La parola «Prevenzione...» ad esempio, una di quelle che ricorre con maggiore frequenza durante queste ultraterrene apparizioni, sembrerebbe riguardare una qualche azione ipotizzata nella loro precedente vita terrena: l'afflizione per una latenza, il rammarico per una dimenticanza, il cruccio per una disattenzione.

In soldoni, per essere chiari, potremmo definirle forse come le famose "lacrime di coccodrillo"? Sto semplificando, certo; la realtà, come in tutti gli eventi soprannaturali, è molto più complessa ed articolata.

Del resto il disastro era inevitabile. Il Governatore (sic) ed i Sindaci dell'Alto Jonio, impegnati meritoriamente, ed infaticabilmente, a promuovere la realizzazione delle "Grandi Opere", non avevano certo il tempo (e la voglia) di andare a semplicemente rinforzare un argine già ben realizzato nella curva del corso d'acqua straripato.

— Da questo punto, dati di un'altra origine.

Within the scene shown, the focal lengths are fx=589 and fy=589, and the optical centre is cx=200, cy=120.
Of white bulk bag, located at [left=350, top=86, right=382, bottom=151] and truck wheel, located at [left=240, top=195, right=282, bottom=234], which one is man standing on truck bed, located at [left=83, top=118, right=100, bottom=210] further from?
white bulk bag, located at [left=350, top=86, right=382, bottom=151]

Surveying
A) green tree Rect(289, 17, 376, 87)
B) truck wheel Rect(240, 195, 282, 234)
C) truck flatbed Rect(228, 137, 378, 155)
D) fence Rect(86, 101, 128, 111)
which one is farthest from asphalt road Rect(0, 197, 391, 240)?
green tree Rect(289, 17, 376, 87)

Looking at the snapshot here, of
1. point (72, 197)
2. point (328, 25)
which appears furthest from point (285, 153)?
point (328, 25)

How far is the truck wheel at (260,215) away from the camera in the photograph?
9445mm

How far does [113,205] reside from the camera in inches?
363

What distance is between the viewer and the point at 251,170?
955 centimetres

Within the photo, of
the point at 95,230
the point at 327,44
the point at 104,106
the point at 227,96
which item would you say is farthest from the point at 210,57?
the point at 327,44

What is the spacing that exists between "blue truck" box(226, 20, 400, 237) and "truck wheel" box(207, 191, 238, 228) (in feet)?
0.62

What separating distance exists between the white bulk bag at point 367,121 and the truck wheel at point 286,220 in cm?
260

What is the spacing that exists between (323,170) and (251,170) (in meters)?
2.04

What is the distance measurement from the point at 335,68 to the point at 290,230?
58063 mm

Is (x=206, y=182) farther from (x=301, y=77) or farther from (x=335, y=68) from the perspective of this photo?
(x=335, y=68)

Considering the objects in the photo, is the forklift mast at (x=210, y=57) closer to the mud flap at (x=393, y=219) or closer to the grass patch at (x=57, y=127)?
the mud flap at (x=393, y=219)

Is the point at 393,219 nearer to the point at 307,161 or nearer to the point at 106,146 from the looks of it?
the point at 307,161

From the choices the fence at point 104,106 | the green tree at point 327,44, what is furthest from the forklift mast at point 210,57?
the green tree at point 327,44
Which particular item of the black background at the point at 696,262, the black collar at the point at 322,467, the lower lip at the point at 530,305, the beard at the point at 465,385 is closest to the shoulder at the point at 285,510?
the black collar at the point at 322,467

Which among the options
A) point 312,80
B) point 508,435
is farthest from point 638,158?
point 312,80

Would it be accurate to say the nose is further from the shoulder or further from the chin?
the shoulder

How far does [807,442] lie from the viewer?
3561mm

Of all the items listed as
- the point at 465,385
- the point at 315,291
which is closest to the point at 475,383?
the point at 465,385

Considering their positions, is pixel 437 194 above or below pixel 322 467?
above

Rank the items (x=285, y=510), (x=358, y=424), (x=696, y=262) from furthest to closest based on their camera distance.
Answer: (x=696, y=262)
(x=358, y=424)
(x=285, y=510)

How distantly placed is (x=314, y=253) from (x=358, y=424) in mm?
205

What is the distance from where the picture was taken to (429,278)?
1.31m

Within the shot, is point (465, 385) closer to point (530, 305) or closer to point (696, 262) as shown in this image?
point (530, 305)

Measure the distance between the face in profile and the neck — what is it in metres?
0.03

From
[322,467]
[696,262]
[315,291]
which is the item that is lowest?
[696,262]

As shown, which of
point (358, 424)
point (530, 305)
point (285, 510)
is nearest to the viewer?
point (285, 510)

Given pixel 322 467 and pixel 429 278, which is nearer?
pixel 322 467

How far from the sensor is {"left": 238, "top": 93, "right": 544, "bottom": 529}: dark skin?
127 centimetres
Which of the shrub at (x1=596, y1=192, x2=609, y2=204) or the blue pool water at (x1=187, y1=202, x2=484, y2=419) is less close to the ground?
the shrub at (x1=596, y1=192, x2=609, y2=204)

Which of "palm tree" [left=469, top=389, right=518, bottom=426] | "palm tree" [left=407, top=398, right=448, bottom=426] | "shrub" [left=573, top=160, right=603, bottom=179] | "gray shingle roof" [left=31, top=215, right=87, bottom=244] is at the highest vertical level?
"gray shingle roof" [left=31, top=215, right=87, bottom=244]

Infatti, il muretto di protezione (nel punto in curva di massimo pericolo, con abitazioni ad una quota più bassa del corso d'acqua), era di ben un metro d'altezza! Figuriamoci se con le "Grandi Opere" incombenti si potevano dedicare ad alzarlo e rinforzarlo. Una spesa irrilevante.

Ora invece, con lo "stato di calamità", ci saranno fior di milioni, sia per riparare i danni ai cittadini, sia per mettere una bella "pezza a colore" sull'argine.

E le entità, come fuochi fatui di mezza estate, dopo, torneranno nelle loro eteree realtà invisibili (almeno fino alle prossime evocatrici elezioni).